SOURCE DOCUMENT:
Books are disarmingly like people**. Some are invaluable companions and guides. Others make you laugh, or feel less alone. Some books are charlatans, luring you in with false promises, only to try to fool you with lies and bad logic. Exposure to liars is useful, helping to develop reasoning and argumentation, but you don't want those liars near you for too long, even if they are popular. From those closest to you, you want to be moved. You want to be enlightened and challenged. You want to be surprised.

I went to an Anglican girls' school, where there was little room for history that wasn't the Reformation and the Tudor kings and queens, so the first time that I read The Lions of Al-Rassan, and learnt about Moorish Spain, it was like I had discovered a world that was previously unknown. Through the accounts of early 20th century European explorers who fell in love with Arabia (Freya Stark, Wilfred Thesiger), I too became smitten. I rebelled against Western-centric history and responded to my resentment over its brushing over of China by wanting to learn about the Others in their own words. Classical poetry - songs of the individual and the everyday - was one avenue.

Donna Quesada, Daoism (1/9)

I am not religious, or even remotely interested in mysticism in the conventional sense. The philosophical ideas of Daoism (or Taoism) came into my life when I was disillusioned with the binary thinking that characterised all the legal and political philosophy that I'd studied at university. All the while that my mind felt trapped and besieged, I was still thinking within a paradigm that didn't have the words to express my struggle, until I started to read Tao Te Ching and its commentaries. For a crash course on Daoism that doesn't reduce the philosophy to soft mysticism (as many comparative religion courses do in the West, I've discovered), I recommend Donna Quesada's lectures on the subject. Cybernetics (Gregory Bateson, Norbert Wiener) and systems theory (Ludwig von Bertalanffy, Varela and Maturana), interdisciplinary fields that constitute a post-Newtonian science, seemed to be logical progressions from that line of thought.

My interests are very broad, so I read from a lot of different subjects and genres. Romantic love and sex, and angst about the same, is a notable exception. It was in my late teens that I started to understand my own asexuality. Tom Ripley (as Highsmith wrote him, not as he was portrayed in the Minghella film), murderer and sociopath though he is, remains one of my literary heroes; the first character I came upon that I recognised, in sweet relief, that Yes, he is like me. Laurie R. King's heroine, in A Monstrous Regiment of Women, articulated another side of it: "For me, for always, the paramount organ of passion was the mind. Unnatural, unbalanced, perhaps, but it was true: Without intellect, there could be no love." My bookshelf is a microcosm of how I think and love.

INFORMATION SUPPLIED:

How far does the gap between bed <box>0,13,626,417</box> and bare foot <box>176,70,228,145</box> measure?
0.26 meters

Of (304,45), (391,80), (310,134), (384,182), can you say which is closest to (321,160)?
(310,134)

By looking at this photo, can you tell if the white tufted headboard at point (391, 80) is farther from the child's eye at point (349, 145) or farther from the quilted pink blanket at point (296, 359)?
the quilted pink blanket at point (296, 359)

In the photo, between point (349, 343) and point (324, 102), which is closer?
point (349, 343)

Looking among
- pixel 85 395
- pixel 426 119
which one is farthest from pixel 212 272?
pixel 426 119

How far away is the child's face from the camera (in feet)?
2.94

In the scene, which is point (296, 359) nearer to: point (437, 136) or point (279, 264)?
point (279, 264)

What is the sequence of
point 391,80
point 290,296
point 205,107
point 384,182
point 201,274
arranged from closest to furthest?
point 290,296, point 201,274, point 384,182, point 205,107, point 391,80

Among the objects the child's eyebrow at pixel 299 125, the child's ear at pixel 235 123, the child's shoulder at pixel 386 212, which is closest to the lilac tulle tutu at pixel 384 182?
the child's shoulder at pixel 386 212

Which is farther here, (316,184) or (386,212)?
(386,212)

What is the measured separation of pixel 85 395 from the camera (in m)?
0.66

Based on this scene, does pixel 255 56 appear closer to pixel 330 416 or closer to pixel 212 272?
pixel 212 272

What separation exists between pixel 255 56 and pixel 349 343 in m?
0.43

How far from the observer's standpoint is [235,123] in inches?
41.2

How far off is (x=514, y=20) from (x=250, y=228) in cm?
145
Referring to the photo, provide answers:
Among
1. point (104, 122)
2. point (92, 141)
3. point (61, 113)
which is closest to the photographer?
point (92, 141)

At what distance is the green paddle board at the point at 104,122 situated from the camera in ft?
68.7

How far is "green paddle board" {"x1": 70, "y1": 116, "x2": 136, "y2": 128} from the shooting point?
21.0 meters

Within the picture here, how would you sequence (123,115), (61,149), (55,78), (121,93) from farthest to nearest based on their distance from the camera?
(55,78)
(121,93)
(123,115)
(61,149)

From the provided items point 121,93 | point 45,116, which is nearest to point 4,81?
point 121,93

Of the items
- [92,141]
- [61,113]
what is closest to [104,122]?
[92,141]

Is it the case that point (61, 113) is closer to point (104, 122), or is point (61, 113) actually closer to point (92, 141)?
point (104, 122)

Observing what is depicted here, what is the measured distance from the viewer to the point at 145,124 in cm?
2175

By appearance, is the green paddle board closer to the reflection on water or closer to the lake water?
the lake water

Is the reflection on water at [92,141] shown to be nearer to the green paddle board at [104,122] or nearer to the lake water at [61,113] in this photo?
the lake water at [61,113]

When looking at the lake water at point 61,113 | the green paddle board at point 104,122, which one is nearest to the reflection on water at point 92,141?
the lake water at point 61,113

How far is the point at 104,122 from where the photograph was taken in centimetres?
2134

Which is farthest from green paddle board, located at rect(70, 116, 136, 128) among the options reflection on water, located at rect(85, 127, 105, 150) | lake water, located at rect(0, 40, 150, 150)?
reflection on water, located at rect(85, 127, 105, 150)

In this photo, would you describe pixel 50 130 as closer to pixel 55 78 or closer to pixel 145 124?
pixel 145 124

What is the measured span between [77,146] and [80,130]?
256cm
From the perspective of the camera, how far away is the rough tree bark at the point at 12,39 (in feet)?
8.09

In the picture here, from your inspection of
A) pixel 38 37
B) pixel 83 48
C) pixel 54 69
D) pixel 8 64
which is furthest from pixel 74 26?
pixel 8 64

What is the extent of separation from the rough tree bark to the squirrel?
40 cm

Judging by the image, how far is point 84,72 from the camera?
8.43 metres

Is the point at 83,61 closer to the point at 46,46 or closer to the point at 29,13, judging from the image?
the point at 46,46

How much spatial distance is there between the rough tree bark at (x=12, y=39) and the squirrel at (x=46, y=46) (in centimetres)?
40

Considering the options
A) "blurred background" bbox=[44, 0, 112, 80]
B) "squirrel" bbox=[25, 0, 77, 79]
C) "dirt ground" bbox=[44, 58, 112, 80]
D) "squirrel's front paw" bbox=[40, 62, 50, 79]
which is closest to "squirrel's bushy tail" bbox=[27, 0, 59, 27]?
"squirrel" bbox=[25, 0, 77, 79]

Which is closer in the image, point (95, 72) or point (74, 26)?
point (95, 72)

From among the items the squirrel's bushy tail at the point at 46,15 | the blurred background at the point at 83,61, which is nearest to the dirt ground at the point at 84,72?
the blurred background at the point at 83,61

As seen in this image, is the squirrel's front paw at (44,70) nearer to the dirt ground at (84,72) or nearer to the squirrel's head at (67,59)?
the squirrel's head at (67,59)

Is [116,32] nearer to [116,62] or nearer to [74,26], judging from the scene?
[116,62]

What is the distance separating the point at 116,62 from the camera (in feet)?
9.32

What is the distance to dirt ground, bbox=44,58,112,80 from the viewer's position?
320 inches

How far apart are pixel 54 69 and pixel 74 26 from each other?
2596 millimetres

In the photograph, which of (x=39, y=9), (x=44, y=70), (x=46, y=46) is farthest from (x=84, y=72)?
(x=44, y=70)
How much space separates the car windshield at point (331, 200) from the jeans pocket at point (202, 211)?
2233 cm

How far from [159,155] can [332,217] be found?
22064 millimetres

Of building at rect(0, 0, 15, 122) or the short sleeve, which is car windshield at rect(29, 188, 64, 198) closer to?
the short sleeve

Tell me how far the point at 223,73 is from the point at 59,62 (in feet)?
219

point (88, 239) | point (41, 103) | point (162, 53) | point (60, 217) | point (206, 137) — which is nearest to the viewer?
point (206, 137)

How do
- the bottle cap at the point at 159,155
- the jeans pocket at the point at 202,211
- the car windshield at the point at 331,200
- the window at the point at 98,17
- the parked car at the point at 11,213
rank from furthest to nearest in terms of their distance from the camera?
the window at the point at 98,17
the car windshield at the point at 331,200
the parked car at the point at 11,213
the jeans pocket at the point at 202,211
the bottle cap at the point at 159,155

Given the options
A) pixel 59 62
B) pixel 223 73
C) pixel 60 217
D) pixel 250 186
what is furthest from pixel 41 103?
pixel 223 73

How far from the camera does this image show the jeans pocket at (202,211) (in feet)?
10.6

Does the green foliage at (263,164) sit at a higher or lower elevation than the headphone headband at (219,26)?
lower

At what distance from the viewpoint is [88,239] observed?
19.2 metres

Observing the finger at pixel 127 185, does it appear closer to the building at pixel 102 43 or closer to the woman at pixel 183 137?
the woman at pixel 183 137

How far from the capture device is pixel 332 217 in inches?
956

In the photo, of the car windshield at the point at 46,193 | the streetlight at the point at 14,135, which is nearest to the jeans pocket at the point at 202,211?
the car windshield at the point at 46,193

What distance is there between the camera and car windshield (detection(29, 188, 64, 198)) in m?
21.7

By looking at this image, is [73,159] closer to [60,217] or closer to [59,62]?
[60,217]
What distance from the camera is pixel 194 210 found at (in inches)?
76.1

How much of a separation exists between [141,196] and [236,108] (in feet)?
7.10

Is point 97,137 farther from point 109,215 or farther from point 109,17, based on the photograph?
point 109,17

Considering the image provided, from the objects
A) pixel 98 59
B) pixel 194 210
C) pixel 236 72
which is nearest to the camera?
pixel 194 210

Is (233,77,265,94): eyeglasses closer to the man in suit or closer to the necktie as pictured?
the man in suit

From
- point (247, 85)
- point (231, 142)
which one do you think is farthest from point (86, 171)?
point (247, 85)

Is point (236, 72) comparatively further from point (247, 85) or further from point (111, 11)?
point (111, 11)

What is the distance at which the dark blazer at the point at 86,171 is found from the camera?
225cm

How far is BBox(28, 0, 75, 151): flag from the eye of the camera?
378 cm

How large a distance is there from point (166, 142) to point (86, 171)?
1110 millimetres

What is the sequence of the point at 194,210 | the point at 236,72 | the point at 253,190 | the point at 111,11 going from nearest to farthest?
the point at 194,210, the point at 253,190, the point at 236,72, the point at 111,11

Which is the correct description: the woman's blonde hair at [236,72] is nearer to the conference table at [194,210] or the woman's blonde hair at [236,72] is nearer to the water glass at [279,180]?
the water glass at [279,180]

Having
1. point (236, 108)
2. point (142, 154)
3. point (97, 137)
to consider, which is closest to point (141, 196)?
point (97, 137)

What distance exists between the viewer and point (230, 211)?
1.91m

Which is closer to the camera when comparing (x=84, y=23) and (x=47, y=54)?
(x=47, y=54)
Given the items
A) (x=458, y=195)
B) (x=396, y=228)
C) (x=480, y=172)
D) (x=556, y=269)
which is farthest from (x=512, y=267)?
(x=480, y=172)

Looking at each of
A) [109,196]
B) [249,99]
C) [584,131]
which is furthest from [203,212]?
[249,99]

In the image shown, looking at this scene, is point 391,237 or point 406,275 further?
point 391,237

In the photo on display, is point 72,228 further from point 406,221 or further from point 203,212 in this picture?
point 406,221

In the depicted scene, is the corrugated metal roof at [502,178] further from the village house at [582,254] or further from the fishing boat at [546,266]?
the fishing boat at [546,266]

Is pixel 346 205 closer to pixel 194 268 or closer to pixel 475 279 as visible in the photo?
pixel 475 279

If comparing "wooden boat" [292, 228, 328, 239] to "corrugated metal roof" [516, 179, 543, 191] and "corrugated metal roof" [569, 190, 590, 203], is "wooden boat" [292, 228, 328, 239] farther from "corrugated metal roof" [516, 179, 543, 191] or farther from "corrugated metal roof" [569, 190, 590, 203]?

WRITTEN EXERCISE 1:
In the piece about books and reading, why did first reading The Lions of Al-Rassan feel like discovering a previously unknown world?
WRITTEN EXERCISE 2:
Edit the piece about books and reading: write out the passage between "I went to an" and "was one avenue.", inclusive, with "Moorish Spain" changed to "Al-Andalus".

ANSWER 1:
The writer went to an Anglican girls' school where history lessons left little room for anything beyond the Reformation and the Tudor kings and queens. Learning about Moorish Spain from the book was therefore like finding a world the writer hadn't known before.

ANSWER 2:
I went to an Anglican girls' school, where there was little room for history that wasn't the Reformation and the Tudor kings and queens, so the first time that I read The Lions of Al-Rassan, and learnt about Al-Andalus, it was like I had discovered a world that was previously unknown. Through the accounts of early 20th century European explorers who fell in love with Arabia (Freya Stark, Wilfred Thesiger), I too became smitten. I rebelled against Western-centric history and responded to my resentment over its brushing over of China by wanting to learn about the Others in their own words. Classical poetry - songs of the individual and the everyday - was one avenue.